COPB2 Is Upregulated in Prostate Cancer and Regulates PC-3 Cell Proliferation, Cell Cycle, and Apoptosis

Background and aims: Transport of membranes and proteins in eukaryotic cells is mediated by vesicular carriers. Coatomer complex I (COPI)-coated vesicles are involved in the transport between endoplasmic reticulum (ER) and Golgi complex. Several studies indicated that some subunits of COPI were correlated with the cell proliferation of malignant tumors. The present study focused on the function of coatomer protein complex subunit β 2 (COPB2), one of seven proteins in COPI, in prostate cancer (PCa).

Methods: COPB2 gene expression was first analyzed by immunohistochemistry (IHC) in 15 paired PCa and carcinoma adjacent normal tissue from patients. To investigate the role of COPB2 in PCa, we used lentivirus-mediated small interfering RNA (siRNA) to knockdown COPB2 expression in human PCa cell line PC-3 and assessed it by RT-qPCR. Cellomics ArrayScan VTI imaging and colony formation were conducted to evaluate cell proliferation. Cell cycle phase arrest and apoptosis were assayed by flow cytometry.

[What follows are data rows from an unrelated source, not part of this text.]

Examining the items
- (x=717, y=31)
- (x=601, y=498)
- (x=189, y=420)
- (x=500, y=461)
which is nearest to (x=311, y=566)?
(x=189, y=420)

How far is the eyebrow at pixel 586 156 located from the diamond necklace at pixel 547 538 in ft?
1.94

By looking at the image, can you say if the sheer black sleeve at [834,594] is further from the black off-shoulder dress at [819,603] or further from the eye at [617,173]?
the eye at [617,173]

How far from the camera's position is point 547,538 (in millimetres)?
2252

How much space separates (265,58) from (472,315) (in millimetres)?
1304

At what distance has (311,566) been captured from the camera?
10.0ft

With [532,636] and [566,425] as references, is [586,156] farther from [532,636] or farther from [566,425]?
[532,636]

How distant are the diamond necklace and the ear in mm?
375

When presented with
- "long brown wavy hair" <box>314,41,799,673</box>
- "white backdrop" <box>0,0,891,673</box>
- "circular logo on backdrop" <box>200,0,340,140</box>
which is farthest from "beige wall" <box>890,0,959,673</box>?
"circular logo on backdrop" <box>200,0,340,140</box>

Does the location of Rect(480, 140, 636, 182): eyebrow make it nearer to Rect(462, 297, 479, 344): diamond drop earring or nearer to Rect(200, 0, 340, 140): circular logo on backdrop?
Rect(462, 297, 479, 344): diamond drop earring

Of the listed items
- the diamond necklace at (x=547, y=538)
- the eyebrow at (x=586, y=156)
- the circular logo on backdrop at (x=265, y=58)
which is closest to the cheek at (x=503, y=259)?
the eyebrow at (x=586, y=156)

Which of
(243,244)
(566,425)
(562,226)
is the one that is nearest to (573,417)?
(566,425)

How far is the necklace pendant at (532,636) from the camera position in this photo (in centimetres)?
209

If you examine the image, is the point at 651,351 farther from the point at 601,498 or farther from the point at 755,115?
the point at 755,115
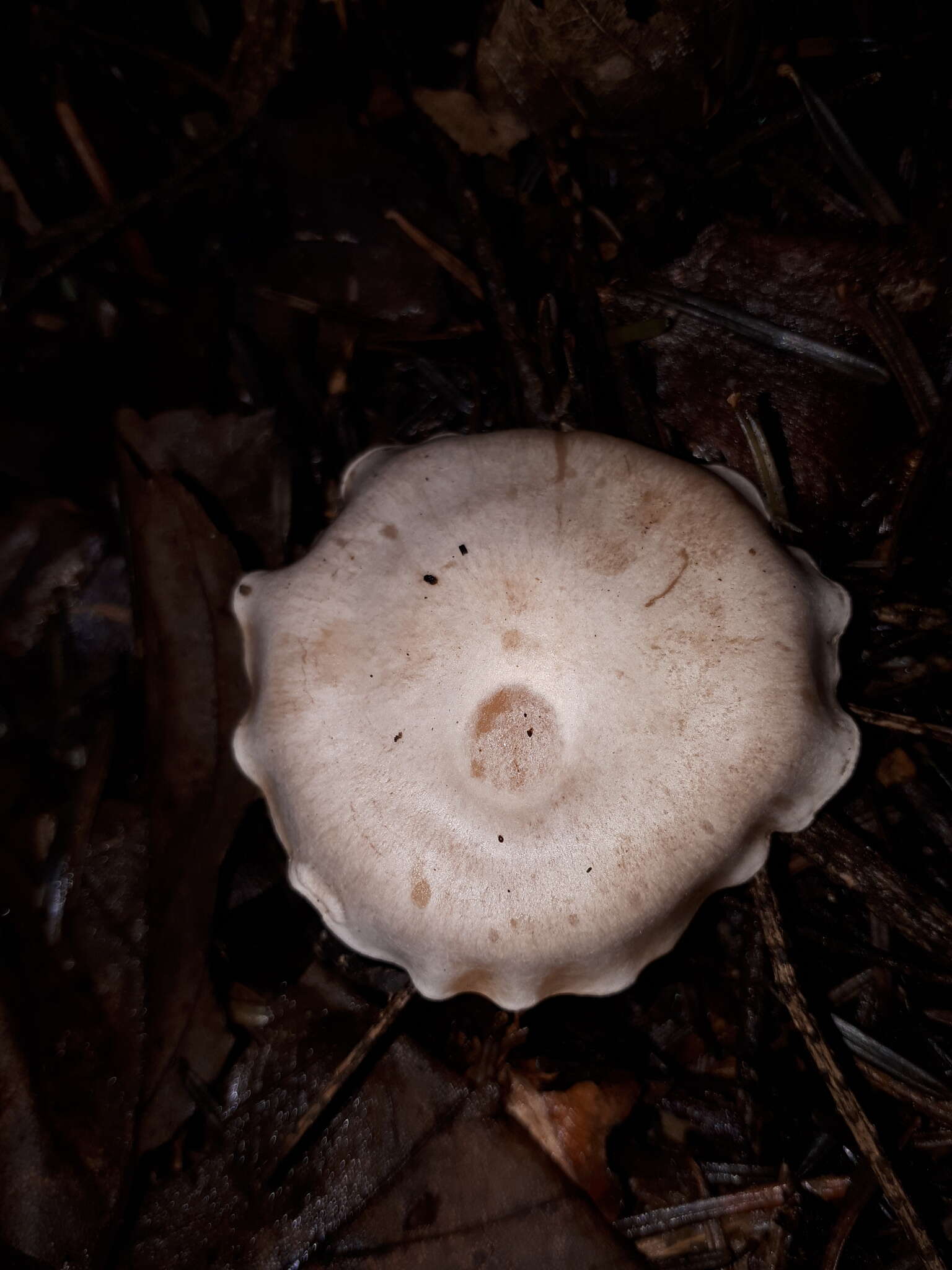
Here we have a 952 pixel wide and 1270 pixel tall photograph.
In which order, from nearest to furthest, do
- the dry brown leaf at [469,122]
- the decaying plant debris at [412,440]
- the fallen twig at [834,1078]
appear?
the fallen twig at [834,1078]
the decaying plant debris at [412,440]
the dry brown leaf at [469,122]

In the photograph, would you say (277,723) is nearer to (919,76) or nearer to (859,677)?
(859,677)

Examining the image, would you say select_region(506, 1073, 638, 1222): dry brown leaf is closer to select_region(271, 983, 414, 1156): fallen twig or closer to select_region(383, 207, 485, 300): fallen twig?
select_region(271, 983, 414, 1156): fallen twig

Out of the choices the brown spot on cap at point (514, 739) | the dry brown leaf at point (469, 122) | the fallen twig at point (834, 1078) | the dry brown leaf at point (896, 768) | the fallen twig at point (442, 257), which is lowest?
the fallen twig at point (834, 1078)

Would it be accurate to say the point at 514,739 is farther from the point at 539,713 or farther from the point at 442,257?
the point at 442,257

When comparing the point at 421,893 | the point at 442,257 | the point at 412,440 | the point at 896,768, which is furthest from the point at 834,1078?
the point at 442,257

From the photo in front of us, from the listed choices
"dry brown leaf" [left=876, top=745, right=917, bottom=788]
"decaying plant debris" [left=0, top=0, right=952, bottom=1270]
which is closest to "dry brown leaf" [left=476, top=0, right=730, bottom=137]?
"decaying plant debris" [left=0, top=0, right=952, bottom=1270]

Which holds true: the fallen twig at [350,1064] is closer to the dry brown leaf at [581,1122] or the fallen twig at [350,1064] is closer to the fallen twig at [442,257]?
the dry brown leaf at [581,1122]

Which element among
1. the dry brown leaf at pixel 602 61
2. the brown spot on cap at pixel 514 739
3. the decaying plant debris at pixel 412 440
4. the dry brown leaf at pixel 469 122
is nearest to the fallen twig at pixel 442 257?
the decaying plant debris at pixel 412 440

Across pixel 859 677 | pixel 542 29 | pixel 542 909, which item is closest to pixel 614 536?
pixel 542 909
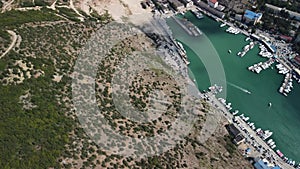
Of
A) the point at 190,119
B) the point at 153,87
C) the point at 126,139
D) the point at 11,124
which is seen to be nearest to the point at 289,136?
the point at 190,119

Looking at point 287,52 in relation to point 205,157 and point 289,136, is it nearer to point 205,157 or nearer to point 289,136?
point 289,136

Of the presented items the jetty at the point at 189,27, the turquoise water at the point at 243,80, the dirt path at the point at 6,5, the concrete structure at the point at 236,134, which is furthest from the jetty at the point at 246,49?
the dirt path at the point at 6,5

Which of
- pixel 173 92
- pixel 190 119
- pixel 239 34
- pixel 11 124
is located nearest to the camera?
pixel 11 124

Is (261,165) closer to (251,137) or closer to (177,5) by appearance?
(251,137)

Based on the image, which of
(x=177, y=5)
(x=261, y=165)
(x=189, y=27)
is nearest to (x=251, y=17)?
(x=189, y=27)

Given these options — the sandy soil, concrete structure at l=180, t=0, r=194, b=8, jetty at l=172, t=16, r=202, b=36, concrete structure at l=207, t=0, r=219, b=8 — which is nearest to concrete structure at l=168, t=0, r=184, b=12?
concrete structure at l=180, t=0, r=194, b=8

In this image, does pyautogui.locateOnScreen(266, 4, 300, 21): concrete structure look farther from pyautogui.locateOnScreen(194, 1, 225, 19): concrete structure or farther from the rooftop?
pyautogui.locateOnScreen(194, 1, 225, 19): concrete structure
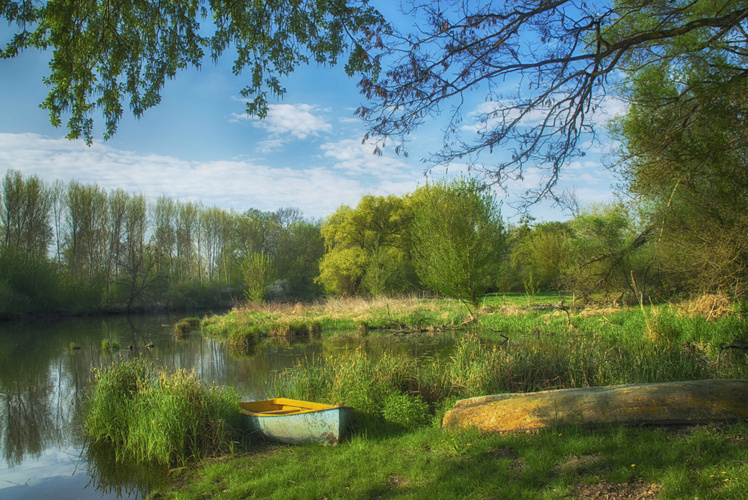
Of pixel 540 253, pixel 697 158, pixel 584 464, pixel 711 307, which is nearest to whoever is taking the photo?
pixel 584 464

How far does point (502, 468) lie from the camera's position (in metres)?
4.41

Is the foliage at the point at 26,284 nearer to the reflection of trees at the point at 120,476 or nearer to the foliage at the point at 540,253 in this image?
the reflection of trees at the point at 120,476

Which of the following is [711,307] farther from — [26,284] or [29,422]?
[26,284]

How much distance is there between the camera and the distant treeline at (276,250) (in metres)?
20.6

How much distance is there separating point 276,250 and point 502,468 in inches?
1947

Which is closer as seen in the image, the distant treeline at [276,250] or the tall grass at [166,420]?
the tall grass at [166,420]

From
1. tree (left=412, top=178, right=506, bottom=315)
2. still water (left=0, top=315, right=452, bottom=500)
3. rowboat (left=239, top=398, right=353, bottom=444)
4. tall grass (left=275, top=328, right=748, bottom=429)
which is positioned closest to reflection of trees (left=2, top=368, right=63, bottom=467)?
still water (left=0, top=315, right=452, bottom=500)

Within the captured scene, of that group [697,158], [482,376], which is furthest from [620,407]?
[697,158]

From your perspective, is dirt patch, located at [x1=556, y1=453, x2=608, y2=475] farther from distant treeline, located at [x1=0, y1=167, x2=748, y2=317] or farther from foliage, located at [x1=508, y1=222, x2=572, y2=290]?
foliage, located at [x1=508, y1=222, x2=572, y2=290]

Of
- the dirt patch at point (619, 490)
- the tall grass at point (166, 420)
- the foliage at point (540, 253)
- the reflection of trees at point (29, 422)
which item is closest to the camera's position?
the dirt patch at point (619, 490)

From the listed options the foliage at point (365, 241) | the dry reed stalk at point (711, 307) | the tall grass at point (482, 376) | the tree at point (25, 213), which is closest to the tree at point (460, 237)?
the dry reed stalk at point (711, 307)

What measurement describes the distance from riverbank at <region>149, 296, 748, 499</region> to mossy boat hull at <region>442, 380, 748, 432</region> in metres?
0.15

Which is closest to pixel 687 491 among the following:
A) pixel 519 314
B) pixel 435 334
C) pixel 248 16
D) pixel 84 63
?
pixel 248 16

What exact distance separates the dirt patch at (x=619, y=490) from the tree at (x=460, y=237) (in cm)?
1629
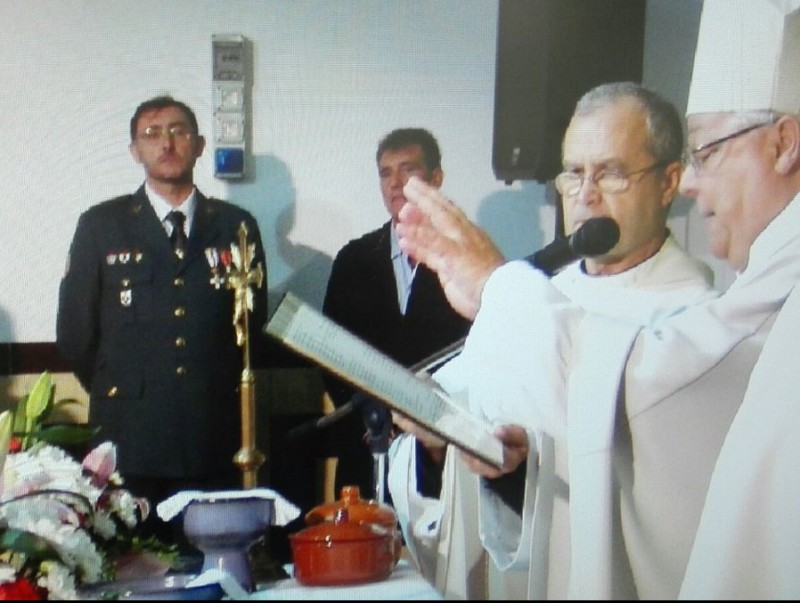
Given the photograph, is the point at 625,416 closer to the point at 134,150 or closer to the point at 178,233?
the point at 178,233

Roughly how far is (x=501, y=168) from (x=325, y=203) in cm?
33

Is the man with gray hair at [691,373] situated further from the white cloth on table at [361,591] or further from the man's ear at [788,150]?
the white cloth on table at [361,591]

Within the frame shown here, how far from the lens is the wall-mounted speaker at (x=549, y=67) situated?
192cm


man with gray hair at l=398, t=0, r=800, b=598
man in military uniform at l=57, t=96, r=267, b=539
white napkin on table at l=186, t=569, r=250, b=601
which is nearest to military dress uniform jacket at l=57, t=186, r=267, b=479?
man in military uniform at l=57, t=96, r=267, b=539

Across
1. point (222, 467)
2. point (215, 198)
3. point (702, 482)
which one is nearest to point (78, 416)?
point (222, 467)

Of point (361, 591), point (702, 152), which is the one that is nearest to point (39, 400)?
point (361, 591)

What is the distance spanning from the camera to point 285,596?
5.26 ft

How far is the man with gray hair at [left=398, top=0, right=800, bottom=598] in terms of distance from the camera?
68.3 inches

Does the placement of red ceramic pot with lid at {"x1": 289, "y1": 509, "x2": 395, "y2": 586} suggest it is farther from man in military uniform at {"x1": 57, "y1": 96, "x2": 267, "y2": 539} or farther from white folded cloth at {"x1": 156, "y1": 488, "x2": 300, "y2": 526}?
man in military uniform at {"x1": 57, "y1": 96, "x2": 267, "y2": 539}

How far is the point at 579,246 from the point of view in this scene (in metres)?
1.91

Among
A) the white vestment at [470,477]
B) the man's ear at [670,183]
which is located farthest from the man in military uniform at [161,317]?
the man's ear at [670,183]

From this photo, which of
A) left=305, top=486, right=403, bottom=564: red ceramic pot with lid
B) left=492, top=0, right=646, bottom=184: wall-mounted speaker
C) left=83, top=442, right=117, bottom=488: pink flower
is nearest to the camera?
left=305, top=486, right=403, bottom=564: red ceramic pot with lid

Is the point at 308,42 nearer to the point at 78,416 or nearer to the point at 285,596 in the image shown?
the point at 78,416

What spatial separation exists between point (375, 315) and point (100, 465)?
1.79 feet
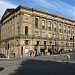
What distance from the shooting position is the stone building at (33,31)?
240 ft

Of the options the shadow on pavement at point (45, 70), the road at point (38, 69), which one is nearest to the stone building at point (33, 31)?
the road at point (38, 69)

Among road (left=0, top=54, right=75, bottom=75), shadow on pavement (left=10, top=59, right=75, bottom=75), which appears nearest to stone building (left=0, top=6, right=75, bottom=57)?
road (left=0, top=54, right=75, bottom=75)

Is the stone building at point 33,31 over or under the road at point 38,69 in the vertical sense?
over

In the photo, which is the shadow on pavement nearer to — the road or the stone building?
the road

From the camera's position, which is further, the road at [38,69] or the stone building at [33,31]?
the stone building at [33,31]

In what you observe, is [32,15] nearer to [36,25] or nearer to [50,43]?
[36,25]

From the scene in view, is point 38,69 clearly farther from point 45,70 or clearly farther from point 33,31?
point 33,31

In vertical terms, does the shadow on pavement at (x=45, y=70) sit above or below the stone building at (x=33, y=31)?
below

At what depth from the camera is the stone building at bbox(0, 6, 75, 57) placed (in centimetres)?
7306

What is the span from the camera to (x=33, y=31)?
7612 cm

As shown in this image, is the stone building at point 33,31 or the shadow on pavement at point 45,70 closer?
the shadow on pavement at point 45,70

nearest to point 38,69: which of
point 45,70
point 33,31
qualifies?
point 45,70

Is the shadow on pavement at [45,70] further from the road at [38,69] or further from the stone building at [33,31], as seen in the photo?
the stone building at [33,31]

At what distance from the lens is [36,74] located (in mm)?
18891
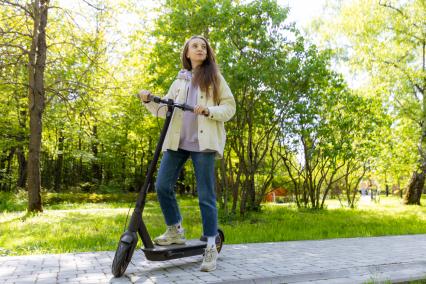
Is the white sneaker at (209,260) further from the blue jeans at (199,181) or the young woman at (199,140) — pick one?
the blue jeans at (199,181)

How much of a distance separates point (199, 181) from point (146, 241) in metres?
0.71

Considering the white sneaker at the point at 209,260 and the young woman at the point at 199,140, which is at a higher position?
the young woman at the point at 199,140

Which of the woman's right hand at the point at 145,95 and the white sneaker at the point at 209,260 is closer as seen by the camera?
the woman's right hand at the point at 145,95

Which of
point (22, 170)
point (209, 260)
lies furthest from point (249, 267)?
point (22, 170)

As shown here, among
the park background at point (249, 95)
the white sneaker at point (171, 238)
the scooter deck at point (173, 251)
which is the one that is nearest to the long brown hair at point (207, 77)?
the white sneaker at point (171, 238)

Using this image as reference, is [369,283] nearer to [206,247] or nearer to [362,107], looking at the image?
[206,247]

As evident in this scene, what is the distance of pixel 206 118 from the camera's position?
3934 millimetres

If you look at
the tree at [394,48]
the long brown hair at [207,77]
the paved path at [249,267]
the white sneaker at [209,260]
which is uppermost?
the tree at [394,48]

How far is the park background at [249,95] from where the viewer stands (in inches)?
343

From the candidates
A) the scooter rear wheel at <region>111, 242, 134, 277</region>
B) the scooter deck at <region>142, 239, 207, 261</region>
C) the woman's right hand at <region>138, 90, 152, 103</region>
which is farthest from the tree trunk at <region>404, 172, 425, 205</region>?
the scooter rear wheel at <region>111, 242, 134, 277</region>

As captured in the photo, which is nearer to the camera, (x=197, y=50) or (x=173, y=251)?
(x=173, y=251)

Results: COPB2 gene was upregulated in the PCa tissue. Cell proliferation was significantly inhibited in COPB2-silenced PC-3 cells using both Cellomics ArrayScan VTI imaging and colony formation assays. S-phase cell counts were significantly decreased; G1- and G2-phase cell counts were significantly increased in COPB2-siRNA group than the control group. Apoptosis was significantly increased in COPB2-siRNA cells.

Conclusions: COPB2 significantly promoted PC-3 cell proliferation and colony formation through the cell cycle and apoptosis pathway. Moreover, COPB2 showed a clinical correlation and may serve as a biomarker for the detection for PCa.